The 35-year-old Schaffhausen had pleaded not guilty, but switched his plea Thursday. It came after more than a day of delays and legal wrangling about what kind of evidence will be allowed at his trial, which starts next week.

Jury selection is to begin Monday in St. Croix County Circuit Court.

COLD CASE-SEXUAL ASSAULT

Okla. man could face 20 years for Wis. sex assault

WAUPACA, Wis. (AP) -- An Oklahoma man who pleaded guilty to a 1990 sexual assault in Wisconsin could face up to 20 years in prison.

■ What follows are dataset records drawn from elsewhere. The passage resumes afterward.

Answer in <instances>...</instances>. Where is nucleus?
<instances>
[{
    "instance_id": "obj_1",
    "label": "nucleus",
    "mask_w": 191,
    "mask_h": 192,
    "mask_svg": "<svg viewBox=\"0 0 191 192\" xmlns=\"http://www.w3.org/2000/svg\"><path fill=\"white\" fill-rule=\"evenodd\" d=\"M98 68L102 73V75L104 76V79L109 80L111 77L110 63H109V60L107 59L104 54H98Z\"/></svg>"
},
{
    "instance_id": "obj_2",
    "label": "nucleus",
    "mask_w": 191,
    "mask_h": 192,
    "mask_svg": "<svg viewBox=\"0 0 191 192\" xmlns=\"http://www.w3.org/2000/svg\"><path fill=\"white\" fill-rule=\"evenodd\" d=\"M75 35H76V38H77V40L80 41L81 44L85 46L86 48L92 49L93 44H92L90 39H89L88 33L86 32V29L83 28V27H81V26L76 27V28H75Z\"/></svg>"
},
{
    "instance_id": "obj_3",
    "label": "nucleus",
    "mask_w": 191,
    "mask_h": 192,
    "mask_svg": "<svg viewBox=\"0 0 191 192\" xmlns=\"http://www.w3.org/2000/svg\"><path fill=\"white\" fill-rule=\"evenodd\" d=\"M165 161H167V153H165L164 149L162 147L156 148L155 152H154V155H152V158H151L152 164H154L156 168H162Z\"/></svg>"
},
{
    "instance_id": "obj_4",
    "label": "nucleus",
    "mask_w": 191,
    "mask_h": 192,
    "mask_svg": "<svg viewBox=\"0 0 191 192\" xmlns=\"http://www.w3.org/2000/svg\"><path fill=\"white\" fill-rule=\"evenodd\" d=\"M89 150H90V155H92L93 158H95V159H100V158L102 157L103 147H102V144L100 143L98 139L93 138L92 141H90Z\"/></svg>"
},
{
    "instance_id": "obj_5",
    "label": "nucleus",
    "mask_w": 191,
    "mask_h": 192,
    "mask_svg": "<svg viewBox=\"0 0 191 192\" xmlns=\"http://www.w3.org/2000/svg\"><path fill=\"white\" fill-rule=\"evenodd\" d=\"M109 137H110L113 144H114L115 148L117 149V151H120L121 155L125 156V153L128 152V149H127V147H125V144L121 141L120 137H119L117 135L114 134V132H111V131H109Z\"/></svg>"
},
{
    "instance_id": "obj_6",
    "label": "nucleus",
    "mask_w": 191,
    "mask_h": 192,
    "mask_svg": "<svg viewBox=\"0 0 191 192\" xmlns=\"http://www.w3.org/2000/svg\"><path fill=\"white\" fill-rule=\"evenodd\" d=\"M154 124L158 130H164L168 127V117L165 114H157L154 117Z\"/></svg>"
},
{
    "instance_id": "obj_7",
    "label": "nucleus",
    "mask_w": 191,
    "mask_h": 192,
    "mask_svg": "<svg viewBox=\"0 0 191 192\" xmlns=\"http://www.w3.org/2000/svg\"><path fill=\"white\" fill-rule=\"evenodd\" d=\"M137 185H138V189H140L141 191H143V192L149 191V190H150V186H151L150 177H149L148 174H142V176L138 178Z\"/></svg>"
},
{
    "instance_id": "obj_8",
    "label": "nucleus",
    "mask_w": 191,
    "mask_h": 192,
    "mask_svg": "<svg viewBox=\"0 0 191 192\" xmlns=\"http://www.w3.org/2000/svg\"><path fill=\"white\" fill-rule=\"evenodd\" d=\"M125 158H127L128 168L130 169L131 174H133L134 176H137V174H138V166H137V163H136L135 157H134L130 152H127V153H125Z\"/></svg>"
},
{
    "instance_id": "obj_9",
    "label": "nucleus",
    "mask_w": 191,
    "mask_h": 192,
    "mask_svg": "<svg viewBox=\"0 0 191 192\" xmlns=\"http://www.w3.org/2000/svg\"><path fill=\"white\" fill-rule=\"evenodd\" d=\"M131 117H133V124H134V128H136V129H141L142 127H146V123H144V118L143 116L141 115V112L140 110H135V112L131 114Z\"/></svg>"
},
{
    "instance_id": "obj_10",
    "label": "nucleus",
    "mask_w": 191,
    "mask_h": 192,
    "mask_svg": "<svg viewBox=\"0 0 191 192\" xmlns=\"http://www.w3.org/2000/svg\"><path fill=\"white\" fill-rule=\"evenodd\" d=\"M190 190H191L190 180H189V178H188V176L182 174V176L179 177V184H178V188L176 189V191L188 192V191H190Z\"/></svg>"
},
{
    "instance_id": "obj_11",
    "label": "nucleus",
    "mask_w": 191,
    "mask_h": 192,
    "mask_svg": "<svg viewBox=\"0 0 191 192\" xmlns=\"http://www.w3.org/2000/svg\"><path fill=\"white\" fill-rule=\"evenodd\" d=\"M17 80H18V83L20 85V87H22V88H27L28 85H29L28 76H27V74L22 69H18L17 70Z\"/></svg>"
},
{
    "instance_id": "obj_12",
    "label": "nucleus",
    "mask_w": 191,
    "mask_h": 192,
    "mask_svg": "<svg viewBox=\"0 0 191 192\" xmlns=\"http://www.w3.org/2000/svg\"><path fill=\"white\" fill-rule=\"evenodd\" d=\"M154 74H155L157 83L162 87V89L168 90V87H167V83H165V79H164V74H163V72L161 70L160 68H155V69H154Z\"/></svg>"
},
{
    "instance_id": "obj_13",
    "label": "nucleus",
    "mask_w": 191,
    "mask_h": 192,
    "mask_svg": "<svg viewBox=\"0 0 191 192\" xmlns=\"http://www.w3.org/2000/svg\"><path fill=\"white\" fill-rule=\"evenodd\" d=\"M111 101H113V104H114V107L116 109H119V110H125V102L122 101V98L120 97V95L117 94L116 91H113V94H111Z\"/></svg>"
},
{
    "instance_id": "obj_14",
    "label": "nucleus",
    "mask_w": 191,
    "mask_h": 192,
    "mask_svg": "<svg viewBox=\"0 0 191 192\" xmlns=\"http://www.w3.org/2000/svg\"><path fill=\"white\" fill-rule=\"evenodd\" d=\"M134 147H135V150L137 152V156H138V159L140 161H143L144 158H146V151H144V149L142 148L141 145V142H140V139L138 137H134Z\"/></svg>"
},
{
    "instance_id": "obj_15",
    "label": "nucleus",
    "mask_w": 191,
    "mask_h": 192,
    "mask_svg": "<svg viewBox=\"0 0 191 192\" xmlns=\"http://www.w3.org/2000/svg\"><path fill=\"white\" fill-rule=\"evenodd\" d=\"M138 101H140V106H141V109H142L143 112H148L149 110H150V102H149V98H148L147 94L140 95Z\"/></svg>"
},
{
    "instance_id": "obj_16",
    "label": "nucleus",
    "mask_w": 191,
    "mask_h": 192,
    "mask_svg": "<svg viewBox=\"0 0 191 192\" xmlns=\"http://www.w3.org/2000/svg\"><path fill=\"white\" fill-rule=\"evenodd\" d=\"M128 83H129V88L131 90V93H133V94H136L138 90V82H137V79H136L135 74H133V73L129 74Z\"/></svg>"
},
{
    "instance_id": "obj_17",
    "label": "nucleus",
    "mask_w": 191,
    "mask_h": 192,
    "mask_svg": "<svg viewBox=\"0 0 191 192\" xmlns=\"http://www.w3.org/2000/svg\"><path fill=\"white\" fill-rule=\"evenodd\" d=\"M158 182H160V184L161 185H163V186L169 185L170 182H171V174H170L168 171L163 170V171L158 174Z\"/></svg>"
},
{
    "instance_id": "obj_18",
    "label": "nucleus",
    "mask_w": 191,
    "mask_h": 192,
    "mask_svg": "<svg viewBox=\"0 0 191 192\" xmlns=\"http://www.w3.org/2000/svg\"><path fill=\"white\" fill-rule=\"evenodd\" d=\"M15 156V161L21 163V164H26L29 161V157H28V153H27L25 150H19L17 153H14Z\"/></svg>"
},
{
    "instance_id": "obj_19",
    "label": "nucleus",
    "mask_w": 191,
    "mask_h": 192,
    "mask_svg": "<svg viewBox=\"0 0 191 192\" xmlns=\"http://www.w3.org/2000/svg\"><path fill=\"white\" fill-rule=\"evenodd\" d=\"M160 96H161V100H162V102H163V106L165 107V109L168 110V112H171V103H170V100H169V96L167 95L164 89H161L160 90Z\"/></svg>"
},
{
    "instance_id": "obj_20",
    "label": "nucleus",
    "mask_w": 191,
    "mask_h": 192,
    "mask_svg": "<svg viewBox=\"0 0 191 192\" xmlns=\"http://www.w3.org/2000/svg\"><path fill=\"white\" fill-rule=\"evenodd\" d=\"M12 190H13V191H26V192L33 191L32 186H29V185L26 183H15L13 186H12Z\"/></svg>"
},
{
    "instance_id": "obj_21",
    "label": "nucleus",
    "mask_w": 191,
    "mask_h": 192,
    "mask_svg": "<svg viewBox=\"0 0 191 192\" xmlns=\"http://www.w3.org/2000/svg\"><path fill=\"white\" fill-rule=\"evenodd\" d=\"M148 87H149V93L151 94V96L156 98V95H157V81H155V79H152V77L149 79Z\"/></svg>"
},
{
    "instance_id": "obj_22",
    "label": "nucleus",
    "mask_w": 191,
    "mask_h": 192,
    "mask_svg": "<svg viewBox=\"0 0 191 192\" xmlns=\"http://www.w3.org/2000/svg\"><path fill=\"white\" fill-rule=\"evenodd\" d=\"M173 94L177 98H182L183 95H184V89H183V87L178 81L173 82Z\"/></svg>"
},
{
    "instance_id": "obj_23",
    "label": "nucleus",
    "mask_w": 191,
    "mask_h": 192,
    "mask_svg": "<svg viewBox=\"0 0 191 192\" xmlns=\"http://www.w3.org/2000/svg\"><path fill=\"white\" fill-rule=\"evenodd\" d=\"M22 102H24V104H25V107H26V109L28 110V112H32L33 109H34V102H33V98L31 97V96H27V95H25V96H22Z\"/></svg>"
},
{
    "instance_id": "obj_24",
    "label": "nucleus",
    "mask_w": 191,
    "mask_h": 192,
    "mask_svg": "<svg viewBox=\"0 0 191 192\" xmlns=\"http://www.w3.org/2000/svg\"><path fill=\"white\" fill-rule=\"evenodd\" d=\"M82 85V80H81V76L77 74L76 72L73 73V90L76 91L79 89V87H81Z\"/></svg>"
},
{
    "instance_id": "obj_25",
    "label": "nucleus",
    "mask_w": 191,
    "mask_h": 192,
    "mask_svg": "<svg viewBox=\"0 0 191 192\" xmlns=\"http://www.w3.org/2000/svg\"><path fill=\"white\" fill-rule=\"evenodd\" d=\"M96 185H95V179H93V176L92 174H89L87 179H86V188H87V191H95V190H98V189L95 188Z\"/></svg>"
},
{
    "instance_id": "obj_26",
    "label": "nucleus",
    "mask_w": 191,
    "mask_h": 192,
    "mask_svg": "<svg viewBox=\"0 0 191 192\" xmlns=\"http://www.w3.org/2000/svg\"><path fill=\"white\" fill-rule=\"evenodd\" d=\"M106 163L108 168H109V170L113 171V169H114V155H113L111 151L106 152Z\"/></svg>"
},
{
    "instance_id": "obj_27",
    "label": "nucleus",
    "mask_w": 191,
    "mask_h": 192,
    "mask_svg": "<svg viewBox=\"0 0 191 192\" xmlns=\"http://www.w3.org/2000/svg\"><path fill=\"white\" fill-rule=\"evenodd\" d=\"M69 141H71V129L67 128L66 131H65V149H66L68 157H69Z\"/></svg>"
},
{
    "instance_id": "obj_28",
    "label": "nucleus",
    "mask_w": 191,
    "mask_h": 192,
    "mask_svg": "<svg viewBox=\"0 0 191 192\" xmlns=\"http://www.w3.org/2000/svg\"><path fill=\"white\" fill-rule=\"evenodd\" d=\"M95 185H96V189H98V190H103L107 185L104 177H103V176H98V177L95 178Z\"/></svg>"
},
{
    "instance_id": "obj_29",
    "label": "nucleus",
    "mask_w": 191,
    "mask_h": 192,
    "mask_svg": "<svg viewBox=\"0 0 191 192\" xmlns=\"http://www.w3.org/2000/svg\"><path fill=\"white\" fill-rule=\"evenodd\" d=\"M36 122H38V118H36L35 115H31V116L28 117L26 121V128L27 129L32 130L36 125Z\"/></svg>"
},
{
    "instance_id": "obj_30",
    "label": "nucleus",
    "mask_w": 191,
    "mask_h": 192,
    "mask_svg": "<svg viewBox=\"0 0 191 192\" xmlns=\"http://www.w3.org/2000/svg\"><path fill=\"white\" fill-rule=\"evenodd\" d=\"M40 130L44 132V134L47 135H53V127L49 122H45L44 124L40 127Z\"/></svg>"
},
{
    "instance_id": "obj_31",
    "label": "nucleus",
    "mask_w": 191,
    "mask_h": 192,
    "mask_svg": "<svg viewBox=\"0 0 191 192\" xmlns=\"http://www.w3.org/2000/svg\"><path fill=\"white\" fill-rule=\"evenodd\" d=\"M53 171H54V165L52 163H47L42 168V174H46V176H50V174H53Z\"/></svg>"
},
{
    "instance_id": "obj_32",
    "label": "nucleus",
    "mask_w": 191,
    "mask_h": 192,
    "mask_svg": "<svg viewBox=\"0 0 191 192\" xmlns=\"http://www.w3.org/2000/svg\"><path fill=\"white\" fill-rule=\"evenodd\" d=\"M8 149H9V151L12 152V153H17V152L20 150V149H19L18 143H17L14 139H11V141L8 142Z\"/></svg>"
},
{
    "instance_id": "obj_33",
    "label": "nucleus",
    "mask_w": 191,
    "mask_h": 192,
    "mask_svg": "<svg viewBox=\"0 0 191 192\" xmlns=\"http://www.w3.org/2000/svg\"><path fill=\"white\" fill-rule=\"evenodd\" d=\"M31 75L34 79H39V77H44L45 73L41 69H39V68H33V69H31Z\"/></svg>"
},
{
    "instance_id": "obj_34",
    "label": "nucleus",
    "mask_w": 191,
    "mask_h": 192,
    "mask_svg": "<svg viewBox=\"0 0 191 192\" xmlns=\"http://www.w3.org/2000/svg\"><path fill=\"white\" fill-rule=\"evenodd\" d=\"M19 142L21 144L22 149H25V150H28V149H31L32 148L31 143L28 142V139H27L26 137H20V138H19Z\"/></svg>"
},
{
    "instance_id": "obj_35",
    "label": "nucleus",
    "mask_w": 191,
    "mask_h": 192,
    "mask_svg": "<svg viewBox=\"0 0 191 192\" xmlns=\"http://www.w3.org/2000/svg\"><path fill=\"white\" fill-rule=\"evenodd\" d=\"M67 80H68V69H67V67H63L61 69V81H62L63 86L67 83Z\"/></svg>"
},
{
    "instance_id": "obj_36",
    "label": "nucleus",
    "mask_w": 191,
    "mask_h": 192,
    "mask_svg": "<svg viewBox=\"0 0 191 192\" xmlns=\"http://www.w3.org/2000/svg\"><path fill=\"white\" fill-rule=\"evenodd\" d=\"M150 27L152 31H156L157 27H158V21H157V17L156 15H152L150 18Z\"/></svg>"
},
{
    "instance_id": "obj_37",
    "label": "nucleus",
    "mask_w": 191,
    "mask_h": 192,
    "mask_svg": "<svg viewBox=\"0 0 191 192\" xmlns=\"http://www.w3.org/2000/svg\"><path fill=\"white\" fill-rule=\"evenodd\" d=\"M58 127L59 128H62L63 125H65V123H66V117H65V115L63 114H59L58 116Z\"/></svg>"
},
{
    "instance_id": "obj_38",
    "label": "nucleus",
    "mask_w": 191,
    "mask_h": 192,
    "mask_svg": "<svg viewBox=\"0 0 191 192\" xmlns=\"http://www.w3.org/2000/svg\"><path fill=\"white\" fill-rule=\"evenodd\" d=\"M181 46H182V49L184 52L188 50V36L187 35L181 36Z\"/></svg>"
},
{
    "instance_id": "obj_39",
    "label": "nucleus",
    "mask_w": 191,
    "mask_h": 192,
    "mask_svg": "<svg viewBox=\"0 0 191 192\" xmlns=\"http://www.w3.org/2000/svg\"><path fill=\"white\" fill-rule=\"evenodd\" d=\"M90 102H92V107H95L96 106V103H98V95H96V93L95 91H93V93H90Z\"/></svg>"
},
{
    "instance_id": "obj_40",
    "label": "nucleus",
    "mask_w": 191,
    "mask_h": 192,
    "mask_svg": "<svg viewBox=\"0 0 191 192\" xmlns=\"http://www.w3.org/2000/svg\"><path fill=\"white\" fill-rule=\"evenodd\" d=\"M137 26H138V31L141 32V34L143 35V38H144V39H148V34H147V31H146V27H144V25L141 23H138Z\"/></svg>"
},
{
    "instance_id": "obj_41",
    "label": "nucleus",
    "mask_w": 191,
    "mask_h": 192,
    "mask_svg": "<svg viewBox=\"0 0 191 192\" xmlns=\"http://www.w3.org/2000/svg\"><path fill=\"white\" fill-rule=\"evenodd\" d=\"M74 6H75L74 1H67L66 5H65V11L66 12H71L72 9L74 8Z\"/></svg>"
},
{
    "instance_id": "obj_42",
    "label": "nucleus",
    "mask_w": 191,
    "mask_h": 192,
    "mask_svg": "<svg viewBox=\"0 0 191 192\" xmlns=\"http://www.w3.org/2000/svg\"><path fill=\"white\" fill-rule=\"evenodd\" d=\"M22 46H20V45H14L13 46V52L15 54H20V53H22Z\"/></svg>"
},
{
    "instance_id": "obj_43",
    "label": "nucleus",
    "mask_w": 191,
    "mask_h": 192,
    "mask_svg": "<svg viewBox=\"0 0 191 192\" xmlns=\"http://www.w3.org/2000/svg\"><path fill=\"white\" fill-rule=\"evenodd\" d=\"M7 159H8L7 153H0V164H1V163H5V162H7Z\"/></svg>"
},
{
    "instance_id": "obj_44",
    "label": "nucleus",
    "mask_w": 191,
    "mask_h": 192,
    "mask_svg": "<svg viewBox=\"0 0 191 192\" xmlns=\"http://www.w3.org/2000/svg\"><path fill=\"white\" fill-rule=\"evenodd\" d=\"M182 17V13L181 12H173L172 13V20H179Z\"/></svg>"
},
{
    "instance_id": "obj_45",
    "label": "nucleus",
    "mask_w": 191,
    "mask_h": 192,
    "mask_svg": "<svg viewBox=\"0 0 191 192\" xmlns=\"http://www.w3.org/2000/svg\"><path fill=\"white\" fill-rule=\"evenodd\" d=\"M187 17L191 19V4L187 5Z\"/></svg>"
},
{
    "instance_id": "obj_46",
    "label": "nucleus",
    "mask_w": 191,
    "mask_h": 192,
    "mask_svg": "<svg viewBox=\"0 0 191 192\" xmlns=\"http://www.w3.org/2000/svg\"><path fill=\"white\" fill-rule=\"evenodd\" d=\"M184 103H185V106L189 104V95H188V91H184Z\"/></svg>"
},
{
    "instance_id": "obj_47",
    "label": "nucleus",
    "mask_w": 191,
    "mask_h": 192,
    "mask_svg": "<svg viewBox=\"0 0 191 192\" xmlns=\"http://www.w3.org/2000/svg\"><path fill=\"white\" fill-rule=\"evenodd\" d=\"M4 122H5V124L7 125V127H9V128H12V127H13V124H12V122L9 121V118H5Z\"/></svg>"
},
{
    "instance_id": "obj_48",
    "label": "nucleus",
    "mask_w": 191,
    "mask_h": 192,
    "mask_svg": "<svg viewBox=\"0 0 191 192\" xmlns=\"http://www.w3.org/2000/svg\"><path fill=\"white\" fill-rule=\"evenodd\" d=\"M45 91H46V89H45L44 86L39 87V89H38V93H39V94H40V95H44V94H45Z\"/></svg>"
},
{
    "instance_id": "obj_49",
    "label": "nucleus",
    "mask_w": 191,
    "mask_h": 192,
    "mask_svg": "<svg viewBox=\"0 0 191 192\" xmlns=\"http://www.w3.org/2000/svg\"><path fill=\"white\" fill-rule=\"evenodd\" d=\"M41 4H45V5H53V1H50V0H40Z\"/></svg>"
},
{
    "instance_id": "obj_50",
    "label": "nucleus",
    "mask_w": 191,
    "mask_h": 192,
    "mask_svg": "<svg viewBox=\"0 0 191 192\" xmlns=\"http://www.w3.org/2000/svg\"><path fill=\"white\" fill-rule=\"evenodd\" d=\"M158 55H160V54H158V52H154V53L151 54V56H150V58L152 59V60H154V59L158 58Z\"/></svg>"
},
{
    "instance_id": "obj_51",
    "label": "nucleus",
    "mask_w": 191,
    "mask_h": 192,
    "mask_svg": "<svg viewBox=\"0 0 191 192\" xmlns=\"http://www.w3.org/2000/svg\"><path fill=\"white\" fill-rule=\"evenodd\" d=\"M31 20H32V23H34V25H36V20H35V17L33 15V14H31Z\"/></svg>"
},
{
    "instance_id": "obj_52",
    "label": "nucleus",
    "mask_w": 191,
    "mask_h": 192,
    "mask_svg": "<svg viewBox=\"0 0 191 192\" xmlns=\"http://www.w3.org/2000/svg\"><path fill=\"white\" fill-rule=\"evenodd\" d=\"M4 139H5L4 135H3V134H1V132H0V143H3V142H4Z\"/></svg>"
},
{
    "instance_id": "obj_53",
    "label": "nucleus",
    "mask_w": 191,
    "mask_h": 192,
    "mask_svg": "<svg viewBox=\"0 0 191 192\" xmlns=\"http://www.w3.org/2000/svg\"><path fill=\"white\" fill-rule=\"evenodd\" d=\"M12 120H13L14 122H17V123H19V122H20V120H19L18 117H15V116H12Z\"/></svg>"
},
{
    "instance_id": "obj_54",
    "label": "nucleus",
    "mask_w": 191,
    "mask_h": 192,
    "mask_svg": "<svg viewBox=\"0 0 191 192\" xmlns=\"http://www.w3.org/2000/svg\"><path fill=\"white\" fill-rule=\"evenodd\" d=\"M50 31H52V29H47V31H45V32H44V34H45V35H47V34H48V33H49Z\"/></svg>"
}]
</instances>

Glendon Gouker is being held in Oklahoma, where he awaits trial on charges that he killed a 19-year-old man in 2010.

The 41-year-old pleaded guilty in Waupaca County earlier this month to sexually assaulting a 20-year-old woman in 1992. Wisconsin online court records say he waived his right Thursday to appear in person for sentencing. Instead he'll appear by video-conference.

A sentencing date will be scheduled after Gouker's Oklahoma proceedings are over. Prosecutors say they'll request the maximum 20-year sentence.

A message left for Gouker's public defender Thursday wasn't immediately returned.

Gouker has also been named a "person of interest" in the stabbing deaths of two people in Weyauwega last month.

INVASIVE SPECIES-SHIPS

New requirements for ballast water dumped by ships

TRAVERSE CITY, Mich. (AP) -- The Environmental Protection Agency has issued new requirements for cleansing ballast water dumped from ships, which scientists believe has brought invasive species to U.S. waters that damage ecosystems and cost the economy billions of dollars.

A general permit released Thursday will apply to commercial vessels longer than 79 feet. It requires them to meet international standards for treating ballast water, which keeps ships stable in rough seas. The Coast Guard adopted similar requirements last year.

Ships could meet the standards by installing equipment that cleanses the water with chemicals or uses other methods to kill organisms.

The EPA says studies by its science advisory board endorsed the standards. But environmental groups say they're too weak to prevent more invasive species from slipping into the Great Lakes and coastal waterways.